White hyacinth from Susan / Cindy La Ferle
"I am stockpiling antibiotics for the apocalypse, even as I await the blossoming of paperwhites on the windowsill in the kitchen." ~Anne Lamott, Almost Everything: Notes on Hope
Sunday, March 29
An only child, I was always at ease in solitude. Growing up, I had a troop of playmates in my neighborhood, but sometimes I'd hide in my closet when they came looking for me. I read -- a lot -- and often preferred working on craft projects or playing alone with my menagerie of pets.

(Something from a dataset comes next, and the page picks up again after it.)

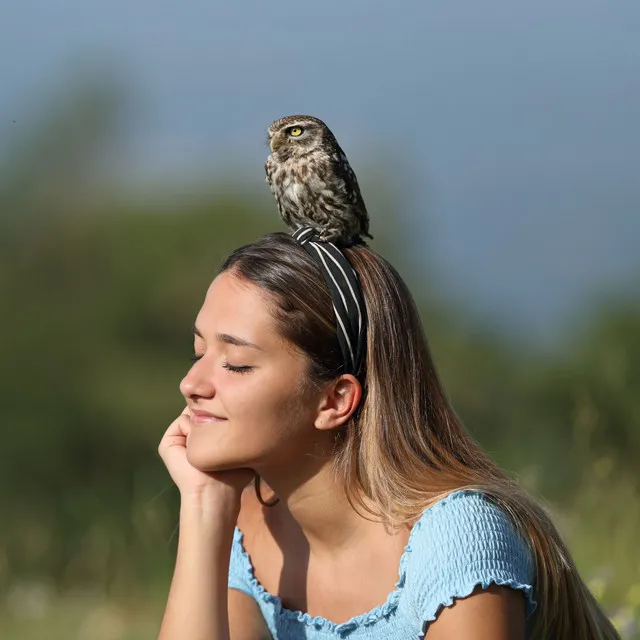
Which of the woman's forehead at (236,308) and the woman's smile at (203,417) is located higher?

As a preteen, I adopted "In My Room" (Brian Wilson/Gary Usher for The Beach Boys) as my personal anthem.
Yet I'll be the first to agree, right now, that choosing to spend time alone and being told to self-isolate are very different options.
Last week, Michigan Gov. Gretchen Whitmer declared a statewide shutdown in response to the rapid rise of confirmed COVID-19 cases. It was a wise move -- a move that should have been strategized sooner, considering that supplies at our largest hospitals were already at risk of depletion.
When the shutdown was announced on TV, the guys working on our kitchen remodeling couldn't leave fast enough. They packed up their tools and drove off, leaving the cupboards and shelves half-finished -- indefinitely. Since then, I've been reassembling as much as I can to make our kitchen operable again. (Luckily, the plumber installed our sink and faucet just days before the shutdown.)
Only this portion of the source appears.